Experimenting with different Q-levels is highly recommended to find the best balance for your specific hardware and desired output quality.
My Experience with Different Local LLMs
Beyond the technical specifications and hardware considerations, a significant part of choosing an LLM comes down to its personality and performance in real-world use. Having experimented with several models on my local setup, here are some of my personal observations and insights:
Google Models (e.g., Gemma): I’ve found that these models tend to have a very upbeat, affirmative, and eager-to-please personality. As the Gen Z’ers might call them, they can sometimes feel like “pick-me"s – always positive and trying to be agreeable. This can be fantastic for certain creative tasks or when you want a very encouraging tone, but it’s something to be aware of if you’re looking for more neutral or critical responses.

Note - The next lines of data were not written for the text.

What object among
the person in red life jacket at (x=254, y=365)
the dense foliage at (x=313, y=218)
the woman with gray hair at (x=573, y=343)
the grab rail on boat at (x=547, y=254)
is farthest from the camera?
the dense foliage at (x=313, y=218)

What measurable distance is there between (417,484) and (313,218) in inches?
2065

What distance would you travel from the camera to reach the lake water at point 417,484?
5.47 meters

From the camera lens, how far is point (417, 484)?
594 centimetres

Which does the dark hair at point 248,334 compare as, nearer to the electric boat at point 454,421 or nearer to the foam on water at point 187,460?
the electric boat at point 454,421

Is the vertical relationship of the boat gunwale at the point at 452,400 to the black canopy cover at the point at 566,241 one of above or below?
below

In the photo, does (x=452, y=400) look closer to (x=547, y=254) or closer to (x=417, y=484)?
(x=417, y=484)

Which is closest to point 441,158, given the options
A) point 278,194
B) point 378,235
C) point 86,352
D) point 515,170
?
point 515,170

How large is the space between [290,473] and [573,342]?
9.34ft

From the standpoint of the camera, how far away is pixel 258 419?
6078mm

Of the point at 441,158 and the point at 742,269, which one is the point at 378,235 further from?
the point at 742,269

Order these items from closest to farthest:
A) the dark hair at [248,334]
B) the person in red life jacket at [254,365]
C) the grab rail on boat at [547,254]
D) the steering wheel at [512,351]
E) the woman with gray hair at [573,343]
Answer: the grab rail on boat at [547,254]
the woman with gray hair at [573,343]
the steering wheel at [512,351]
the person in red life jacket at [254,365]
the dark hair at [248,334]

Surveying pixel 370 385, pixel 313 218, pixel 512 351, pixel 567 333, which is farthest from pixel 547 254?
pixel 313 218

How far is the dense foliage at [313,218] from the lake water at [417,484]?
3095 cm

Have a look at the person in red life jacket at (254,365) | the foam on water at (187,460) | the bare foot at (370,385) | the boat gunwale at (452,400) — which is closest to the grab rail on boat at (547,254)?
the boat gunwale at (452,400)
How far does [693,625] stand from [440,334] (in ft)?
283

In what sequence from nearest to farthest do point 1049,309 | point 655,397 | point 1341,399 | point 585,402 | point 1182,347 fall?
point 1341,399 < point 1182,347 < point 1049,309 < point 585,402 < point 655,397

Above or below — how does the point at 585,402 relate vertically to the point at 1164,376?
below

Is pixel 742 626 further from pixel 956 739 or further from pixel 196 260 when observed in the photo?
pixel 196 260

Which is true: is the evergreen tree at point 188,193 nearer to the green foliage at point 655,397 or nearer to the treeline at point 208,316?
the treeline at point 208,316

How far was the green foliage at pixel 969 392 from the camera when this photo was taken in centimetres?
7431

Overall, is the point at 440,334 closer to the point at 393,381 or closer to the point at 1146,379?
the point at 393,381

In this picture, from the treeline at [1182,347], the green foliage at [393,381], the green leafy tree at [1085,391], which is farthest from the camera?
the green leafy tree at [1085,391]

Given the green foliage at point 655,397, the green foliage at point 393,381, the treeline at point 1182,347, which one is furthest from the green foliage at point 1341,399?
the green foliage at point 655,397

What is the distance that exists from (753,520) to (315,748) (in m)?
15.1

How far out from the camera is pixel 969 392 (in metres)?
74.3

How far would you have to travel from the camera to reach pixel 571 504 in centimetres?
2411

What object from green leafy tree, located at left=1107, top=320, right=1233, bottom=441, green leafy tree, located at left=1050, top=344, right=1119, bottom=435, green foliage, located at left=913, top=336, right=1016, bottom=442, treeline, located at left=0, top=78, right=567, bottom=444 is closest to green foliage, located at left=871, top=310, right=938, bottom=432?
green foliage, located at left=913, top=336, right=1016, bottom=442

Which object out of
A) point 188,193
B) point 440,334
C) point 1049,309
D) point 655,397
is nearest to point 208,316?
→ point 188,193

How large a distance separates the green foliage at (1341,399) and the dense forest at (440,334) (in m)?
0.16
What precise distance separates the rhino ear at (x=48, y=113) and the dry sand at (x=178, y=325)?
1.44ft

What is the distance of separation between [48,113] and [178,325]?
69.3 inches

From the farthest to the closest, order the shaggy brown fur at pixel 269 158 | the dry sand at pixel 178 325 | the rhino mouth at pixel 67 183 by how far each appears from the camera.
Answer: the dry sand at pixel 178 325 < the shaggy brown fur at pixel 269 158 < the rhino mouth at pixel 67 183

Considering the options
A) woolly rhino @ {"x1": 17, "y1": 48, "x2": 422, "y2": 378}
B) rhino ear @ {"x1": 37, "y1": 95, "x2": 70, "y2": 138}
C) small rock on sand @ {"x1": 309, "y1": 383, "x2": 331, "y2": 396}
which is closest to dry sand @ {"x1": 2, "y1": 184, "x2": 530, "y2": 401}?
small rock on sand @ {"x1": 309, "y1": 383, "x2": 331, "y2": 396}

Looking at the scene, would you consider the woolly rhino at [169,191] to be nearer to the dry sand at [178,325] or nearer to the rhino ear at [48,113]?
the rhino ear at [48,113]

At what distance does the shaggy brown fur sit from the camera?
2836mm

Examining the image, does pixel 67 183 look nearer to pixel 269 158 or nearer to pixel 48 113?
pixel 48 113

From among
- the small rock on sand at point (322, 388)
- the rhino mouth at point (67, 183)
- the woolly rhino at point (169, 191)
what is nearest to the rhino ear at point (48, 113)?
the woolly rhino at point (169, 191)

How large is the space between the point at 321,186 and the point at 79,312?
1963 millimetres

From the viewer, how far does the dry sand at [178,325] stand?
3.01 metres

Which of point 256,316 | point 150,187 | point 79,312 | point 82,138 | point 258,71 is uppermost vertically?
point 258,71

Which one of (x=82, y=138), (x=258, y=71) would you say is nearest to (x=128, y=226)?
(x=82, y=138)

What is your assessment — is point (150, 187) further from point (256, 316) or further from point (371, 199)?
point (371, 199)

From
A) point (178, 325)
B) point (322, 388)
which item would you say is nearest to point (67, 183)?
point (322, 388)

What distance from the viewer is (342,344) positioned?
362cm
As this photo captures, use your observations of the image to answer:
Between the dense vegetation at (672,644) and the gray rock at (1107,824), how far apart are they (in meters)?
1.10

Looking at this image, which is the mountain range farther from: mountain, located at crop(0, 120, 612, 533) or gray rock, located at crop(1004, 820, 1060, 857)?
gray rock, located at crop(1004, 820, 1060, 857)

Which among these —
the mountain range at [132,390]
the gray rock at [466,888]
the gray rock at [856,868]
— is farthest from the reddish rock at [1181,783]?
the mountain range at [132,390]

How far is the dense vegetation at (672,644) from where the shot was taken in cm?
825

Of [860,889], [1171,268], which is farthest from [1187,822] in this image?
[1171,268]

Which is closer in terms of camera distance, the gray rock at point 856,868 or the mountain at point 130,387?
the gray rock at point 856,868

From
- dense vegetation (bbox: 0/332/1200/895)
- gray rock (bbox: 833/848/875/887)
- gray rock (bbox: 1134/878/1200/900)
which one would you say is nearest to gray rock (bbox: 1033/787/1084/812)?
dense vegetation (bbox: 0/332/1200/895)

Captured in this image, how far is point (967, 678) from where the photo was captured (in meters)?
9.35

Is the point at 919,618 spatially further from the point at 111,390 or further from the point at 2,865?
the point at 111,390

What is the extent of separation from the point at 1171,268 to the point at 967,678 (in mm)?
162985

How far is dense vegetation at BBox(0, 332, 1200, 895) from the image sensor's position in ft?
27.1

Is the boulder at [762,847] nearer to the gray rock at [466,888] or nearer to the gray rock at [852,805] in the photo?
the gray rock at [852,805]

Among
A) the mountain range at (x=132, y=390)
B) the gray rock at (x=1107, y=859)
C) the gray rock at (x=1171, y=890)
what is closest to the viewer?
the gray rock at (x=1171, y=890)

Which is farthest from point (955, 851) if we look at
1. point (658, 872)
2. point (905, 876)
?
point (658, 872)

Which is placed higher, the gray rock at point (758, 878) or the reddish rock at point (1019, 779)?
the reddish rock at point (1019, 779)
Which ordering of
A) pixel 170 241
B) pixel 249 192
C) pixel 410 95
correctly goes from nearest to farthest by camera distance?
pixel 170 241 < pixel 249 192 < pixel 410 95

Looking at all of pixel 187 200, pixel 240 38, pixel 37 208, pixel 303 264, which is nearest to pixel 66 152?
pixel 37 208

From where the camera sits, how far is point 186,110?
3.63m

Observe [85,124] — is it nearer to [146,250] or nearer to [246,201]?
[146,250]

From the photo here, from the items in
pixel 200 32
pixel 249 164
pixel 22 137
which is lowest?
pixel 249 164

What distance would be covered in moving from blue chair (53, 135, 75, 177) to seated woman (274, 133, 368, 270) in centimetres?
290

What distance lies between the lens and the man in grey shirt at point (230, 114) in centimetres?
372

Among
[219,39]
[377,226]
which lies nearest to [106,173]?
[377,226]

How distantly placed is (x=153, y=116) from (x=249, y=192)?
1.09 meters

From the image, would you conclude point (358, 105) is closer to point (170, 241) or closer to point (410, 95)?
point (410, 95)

Llama Models: These are generally solid contenders for everyday queries. They perform reliably for a broad range of tasks. However, it’s worth noting that the more heavily quantized Llama models sometimes struggle with up-to-date information. Their training data might be older, leading to quickly outdated responses on current events or rapidly evolving topics. If cutting-edge factual recall is paramount, a well-quantized Llama might not always be the first choice.
Qwen Reasoning Models: When it comes to pure reasoning capabilities, Qwen models have consistently impressed me. They are truly powerful in their ability to process complex prompts and deliver logical, structured answers. The trade-off, however, is often speed. These models can take a significant amount of time to “think” and generate responses, making them less ideal for real-time conversational flows but excellent for tasks where depth and accuracy are priorities.
Deepseek Reasoning Models: About a year ago, Deepseek’s reasoning models were at the forefront, offering truly remarkable performance. This highlights just how quickly the LLM landscape evolves. While they were once top-tier, the rapid churning out of new models means that Deepseek, though still capable, has fallen behind the curve. It serves as a stark reminder that what’s impressive today might be merely functional tomorrow.
These personal experiences underscore the importance of not just looking at benchmark numbers, but also considering the model’s “personality” and how its training and optimization impact its utility for your specific needs.
Summary
By understanding how to acquire models and select them wisely based on your hardware and quantization levels, you’re now empowered to truly customize your local LLM chatbot. In the next part of this series, we’ll explore advanced configurations and integrations, including local text-to-speech, speech-to-text, web search, image generation tools like ComfyUI, and techniques for auto-memory, to make your self-hosted AI even more powerful.